Moisture barriers are extremely crucial in preventing rain or other liquid hazards from damaging leather. Stiffness and spouting will happen if leather isn't protected beforehand. There is a drawback in protecting leather with a moisture barrier product. They tend to fill in the pores with a greasiness that makes cleaning, conditioning, and polishing difficult, but it's a necessary process to ensure leather isn't destroyed. Periodically apply a moisture barrier and allow it time to penetrate and dry before using your leather item.
To remove mildew from leather, create a mixture of one-cup rubbing alcohol per one-cup of water. Wipe the mildew area with a cloth dipped in the diluted alcohol, then allow it to dry. If the mildew persists, use mild soap and water that contains a germicide, then remove with a clean dampened cloth and allow to dry.
An important key to keeping leather in top-notch condition is to treat wet leather before it has a chance to dry. Remove any dirt, mud, or other stains with a cleaning agent, then condition while the pores are still fully responsive. It is critical to remember that leather should be dried away from heat.
Remember that leather is a natural material and should never be stored in plastic because it encourages the growth of mildew and bacteria and will ruin the leather. Always store leather in a cool, dry place away from heat.

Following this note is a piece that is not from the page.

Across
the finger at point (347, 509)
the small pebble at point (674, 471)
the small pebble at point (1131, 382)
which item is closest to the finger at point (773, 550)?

Fresh stains from things such as blood and food can be cleaned up quickly with a damp cloth. Stains from oil or grease can be lifted by grinding ordinary blackboard chalk, sprinkling the area, and leaving the powder on for a twenty-four hour period. Resist the urge to rub the powder in. After a sufficient time has past, simply use a leather care brush to remove the powder. While fresh stains can be treated and cleaned at home, ground-in stains should be attended to by a professional cleaner who deals in leather.